From our scanning probe microscopy analysis (Fig. 5), we can also deduce that at the tissue scale, fibre cells in the scattered vascular tissue would offer preferential pathways for heat transport due to their higher conductivities in both anatomical directions, in comparison to parenchymatic cells in ground tissue. In addition, the transverse orientation offers more resistance to heat flow.

However, we do note that our study only characterised inter-node regions of bamboo. At the node, complex entanglement and quasi-isotropic circumferential orientation of fibre cells25 may lead to different heat pathways. Indeed, periodically occurring nodes along the length of a bamboo culm may diffuse and hinder the heat flow path. Notably, much of bamboo material research in literature has focussed on properties of inter-nodal regions7,10,11,22, and yet it is clear that the nodal region is also of scientific and industrial interest. For instance, the important biomechanical role of the node structure in preventing buckling failure of the culm25,26,27, and its complex microstructure to facilitate vascular transfer has been reported28. Moreover, it is well-known that across a large piece of bamboo with multiple nodal and inter-nodal regions, structural failure initiates preferentially from the nodes26, which in turn has implications for the design of engineered bamboo products for the building and construction sector. Hence, a more detailed study illuminating structure-property relations in the nodal regions would be interesting.

Conclusions

This study employed scanning thermal microscopy to explore thermal conductivity variations between bamboo cells in two anatomical directions. Parenchymatic ground tissue, in general, has a substantially lower thermal conductivity than fibre vascular tissue. This is likely due to lower proportion of aligned crystalline cellulose microfibrils, and higher proportion of amorphous polymers in parenchyma cells. Furthermore, overall thermal conductivity of fibres and parenchyma is higher in the fibre axis than in the transverse direction, due to the higher longitudinal thermal conductivity of cellulose microfibrils. We also observe conductivity variations between fibre cell wall layers. Multi-lamellar bamboo fibre cells are composed of a regular alternation of broad and narrow secondary cell wall lamellae, wherein the broad lamellae (SL||) have cellulose microfibrils oriented almost parallel to the fibre cell axis, while microfibrils in the narrow lamellae (SL) are oriented almost perpendicular to the fibre cell axis. Consequently, SL|| have higher conductivity in the fibre direction, and lower conductivity in the transverse directions, in comparison to SL. The compound middle lamella (CML) has a thermal conductivity that is similar to SL.

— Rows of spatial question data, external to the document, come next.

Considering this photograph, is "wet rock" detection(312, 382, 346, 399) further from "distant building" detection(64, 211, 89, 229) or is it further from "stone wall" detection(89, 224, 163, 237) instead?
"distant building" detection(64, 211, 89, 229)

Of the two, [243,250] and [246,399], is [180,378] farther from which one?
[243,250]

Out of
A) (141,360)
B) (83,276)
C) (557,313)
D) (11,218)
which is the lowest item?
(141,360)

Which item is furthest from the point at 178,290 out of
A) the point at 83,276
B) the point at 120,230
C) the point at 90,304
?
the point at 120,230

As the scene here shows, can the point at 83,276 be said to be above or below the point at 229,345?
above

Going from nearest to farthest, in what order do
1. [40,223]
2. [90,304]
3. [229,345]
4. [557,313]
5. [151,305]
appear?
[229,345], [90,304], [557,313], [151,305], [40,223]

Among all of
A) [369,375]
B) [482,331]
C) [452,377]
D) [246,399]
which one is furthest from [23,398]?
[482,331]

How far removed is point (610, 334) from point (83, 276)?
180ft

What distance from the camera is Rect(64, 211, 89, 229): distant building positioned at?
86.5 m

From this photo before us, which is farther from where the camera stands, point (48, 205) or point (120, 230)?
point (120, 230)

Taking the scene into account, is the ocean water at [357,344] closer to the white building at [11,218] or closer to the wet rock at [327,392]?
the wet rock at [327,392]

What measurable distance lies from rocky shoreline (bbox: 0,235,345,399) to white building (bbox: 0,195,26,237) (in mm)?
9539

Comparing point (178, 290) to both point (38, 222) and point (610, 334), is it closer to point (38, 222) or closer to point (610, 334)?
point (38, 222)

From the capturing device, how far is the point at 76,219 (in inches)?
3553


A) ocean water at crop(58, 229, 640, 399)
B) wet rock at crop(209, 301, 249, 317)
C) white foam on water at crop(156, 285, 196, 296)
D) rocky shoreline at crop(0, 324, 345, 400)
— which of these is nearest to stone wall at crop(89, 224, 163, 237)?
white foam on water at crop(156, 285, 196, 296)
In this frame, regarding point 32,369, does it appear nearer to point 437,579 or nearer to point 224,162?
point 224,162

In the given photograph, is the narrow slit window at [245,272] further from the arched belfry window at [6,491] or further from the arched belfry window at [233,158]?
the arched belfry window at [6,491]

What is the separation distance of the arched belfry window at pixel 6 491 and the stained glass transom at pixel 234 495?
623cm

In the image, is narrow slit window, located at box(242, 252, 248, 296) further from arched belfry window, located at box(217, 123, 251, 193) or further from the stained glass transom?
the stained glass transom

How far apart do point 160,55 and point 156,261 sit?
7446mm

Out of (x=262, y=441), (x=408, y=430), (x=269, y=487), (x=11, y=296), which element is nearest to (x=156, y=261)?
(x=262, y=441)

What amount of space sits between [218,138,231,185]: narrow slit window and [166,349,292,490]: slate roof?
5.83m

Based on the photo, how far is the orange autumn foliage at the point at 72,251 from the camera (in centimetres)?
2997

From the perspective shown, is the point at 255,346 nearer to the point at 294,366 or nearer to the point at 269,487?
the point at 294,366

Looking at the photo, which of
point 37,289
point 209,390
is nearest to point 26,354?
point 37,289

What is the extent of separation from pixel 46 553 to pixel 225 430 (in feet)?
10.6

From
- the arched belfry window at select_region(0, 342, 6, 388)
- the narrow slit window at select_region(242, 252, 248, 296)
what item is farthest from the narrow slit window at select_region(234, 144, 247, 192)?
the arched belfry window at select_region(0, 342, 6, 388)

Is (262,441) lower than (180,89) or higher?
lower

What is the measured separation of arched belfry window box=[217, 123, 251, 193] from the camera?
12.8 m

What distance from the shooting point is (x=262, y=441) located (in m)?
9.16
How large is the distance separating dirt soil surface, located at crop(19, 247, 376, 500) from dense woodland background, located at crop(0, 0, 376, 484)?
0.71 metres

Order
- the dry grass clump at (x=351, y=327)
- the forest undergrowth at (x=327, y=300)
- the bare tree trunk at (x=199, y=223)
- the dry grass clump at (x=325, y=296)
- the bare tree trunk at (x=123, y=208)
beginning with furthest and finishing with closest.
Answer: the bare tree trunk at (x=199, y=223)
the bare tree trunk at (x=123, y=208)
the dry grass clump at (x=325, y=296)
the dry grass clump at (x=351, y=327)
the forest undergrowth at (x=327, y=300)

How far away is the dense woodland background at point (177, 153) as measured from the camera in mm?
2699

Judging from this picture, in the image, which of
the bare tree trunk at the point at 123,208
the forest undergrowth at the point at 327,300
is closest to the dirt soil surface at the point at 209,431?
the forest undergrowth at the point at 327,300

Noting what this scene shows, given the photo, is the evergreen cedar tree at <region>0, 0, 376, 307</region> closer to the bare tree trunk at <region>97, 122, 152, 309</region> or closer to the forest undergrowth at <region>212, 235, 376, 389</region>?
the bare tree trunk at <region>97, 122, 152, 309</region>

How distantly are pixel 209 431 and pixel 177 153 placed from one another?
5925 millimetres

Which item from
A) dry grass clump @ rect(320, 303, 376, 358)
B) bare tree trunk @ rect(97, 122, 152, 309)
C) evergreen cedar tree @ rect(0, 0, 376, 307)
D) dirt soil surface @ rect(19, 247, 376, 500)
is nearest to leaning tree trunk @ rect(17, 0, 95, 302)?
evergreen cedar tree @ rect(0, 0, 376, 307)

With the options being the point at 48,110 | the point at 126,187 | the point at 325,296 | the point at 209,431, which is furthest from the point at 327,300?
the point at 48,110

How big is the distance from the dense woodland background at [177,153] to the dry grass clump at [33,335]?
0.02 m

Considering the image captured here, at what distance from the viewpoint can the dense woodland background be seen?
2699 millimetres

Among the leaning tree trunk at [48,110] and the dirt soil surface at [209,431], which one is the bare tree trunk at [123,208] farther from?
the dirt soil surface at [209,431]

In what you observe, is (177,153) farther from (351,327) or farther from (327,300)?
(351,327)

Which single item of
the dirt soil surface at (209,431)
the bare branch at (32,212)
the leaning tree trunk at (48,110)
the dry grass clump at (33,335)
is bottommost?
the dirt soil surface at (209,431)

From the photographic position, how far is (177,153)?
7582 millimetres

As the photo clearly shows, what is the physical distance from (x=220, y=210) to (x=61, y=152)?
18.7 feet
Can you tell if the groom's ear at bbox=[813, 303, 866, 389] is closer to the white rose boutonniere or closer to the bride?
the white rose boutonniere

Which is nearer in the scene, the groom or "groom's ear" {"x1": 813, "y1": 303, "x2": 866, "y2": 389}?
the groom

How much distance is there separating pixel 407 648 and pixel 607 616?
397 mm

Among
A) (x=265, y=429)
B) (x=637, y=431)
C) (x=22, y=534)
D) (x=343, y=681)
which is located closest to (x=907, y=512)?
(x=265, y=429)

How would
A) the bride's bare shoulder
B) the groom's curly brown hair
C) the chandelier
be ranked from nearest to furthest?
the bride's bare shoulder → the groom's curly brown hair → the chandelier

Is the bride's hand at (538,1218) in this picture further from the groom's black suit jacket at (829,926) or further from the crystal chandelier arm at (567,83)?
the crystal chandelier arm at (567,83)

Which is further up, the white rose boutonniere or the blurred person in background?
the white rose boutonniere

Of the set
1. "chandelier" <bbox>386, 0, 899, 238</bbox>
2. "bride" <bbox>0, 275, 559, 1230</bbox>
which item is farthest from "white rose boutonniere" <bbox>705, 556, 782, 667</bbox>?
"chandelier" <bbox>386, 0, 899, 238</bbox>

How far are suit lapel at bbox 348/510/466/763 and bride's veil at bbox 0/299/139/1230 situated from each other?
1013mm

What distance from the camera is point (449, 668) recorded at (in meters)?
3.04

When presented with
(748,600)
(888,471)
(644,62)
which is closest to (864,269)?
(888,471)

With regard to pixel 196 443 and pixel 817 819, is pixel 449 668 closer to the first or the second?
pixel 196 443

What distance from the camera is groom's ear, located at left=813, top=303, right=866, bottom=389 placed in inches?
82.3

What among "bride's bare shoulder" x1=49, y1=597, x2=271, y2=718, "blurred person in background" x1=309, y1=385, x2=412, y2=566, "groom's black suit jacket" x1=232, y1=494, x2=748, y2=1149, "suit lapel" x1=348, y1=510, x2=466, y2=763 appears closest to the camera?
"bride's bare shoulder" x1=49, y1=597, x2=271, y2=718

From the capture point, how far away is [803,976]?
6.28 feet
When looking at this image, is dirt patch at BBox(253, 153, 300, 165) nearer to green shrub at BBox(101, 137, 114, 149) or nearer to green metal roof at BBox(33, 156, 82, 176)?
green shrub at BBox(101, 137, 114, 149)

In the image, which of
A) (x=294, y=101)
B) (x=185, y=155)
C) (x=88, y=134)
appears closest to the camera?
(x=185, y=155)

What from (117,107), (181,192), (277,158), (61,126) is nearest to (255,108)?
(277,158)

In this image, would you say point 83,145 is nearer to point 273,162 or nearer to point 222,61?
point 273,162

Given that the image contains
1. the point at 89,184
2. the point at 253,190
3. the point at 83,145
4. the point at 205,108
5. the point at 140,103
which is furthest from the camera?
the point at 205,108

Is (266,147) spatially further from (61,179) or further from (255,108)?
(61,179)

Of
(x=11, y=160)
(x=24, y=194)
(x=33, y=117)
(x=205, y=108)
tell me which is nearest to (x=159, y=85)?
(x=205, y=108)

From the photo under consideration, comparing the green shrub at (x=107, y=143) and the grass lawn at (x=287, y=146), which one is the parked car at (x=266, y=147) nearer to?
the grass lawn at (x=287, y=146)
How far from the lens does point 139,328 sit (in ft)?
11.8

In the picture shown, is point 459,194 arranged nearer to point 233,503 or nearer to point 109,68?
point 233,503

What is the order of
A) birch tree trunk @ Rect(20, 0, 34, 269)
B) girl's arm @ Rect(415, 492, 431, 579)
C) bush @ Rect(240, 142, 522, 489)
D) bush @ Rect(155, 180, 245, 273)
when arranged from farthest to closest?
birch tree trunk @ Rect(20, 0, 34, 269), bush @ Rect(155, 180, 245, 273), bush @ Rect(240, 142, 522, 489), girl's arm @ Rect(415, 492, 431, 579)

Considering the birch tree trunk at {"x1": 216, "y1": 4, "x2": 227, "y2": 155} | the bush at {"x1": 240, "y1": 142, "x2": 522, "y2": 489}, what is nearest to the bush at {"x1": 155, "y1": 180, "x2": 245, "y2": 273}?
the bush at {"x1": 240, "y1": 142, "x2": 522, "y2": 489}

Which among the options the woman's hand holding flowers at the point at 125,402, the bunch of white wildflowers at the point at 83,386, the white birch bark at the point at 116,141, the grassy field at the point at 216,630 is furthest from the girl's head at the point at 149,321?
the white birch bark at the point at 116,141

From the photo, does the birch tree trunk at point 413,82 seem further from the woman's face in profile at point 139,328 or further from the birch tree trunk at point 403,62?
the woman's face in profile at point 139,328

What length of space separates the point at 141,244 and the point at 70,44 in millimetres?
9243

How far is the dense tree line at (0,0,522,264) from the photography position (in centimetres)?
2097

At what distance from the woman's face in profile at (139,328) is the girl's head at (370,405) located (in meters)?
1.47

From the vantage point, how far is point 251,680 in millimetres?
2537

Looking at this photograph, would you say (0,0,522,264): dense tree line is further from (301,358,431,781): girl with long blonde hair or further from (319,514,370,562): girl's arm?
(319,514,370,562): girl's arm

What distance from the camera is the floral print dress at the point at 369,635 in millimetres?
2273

While quantitative estimations of thermal conductivities of bamboo cell wall layers were not possible, these observations, combined with detailed information of volumetric composition of different tissues (e.g. by10) can be used to estimate thermal conductivities of the different cell wall layers and types.

In general, scanning thermal microscopy is proposed to be a useful technique for natural materials, including for plant phenotyping studies, and anatomical observations of cell wall structure (e.g. layer growth and cellulose fibril orientation).